Turn the records below, starting at the line containing "From what can" and ending with the last line of the records, into a Markdown table with the columns Row and Line, leaving out blank lines.

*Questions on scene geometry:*

======

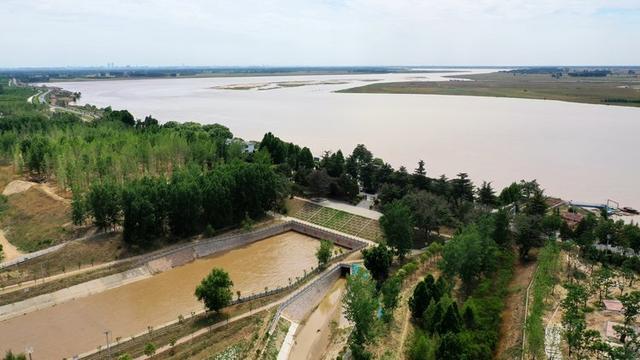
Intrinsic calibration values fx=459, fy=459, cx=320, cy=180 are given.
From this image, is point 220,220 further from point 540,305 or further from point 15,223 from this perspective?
point 540,305

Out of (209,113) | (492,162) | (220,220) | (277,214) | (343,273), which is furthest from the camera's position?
(209,113)

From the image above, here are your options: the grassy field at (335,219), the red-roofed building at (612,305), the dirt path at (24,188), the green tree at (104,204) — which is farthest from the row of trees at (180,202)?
the red-roofed building at (612,305)

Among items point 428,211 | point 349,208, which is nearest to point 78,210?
point 349,208

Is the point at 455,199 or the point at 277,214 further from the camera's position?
the point at 277,214

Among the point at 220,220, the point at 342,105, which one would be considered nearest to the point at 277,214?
the point at 220,220

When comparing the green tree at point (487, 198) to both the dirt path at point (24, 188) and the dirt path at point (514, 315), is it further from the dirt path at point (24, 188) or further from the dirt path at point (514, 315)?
the dirt path at point (24, 188)

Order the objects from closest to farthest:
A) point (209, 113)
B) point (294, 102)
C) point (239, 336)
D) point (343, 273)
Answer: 1. point (239, 336)
2. point (343, 273)
3. point (209, 113)
4. point (294, 102)

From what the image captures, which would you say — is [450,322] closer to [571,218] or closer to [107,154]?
[571,218]
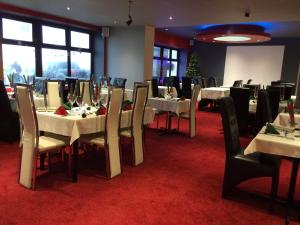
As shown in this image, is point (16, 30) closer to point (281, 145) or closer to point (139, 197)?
point (139, 197)

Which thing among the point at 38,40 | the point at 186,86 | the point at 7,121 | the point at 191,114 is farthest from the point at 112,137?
the point at 186,86

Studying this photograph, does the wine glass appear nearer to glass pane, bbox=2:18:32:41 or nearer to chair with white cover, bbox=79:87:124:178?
chair with white cover, bbox=79:87:124:178

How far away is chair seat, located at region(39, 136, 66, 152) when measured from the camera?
2973 mm

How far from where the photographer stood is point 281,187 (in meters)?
3.28

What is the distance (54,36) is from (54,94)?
485 cm

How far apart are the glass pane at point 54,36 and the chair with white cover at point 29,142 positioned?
5660 millimetres

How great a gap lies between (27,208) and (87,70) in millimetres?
7632

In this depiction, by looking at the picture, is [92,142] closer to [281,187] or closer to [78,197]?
[78,197]

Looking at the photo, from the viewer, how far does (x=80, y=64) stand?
30.7 feet

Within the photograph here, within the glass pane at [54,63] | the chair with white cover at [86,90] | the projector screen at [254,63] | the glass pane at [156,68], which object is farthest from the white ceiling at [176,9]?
the projector screen at [254,63]

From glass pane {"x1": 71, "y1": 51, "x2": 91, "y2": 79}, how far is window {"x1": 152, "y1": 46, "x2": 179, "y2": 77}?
3408 mm

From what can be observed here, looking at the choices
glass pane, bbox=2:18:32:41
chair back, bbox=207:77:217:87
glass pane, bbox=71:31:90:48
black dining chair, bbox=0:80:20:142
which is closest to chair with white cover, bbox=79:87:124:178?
black dining chair, bbox=0:80:20:142

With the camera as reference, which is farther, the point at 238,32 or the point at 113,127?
the point at 238,32

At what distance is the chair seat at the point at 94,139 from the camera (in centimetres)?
328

======

*TASK OUTPUT:*
| Row | Line |
|---|---|
| 1 | From what can be observed here, looking at the choices |
| 2 | glass pane, bbox=2:18:32:41 |
| 3 | chair back, bbox=207:77:217:87 |
| 4 | glass pane, bbox=71:31:90:48 |
| 5 | black dining chair, bbox=0:80:20:142 |
| 6 | which is closest to chair with white cover, bbox=79:87:124:178? |
| 7 | black dining chair, bbox=0:80:20:142 |
| 8 | With the camera as reference, which is farther, the point at 238,32 or the point at 113,127? |
| 9 | the point at 238,32 |
| 10 | At what distance is the chair seat at the point at 94,139 from the camera (in centimetres)? |
| 11 | 328 |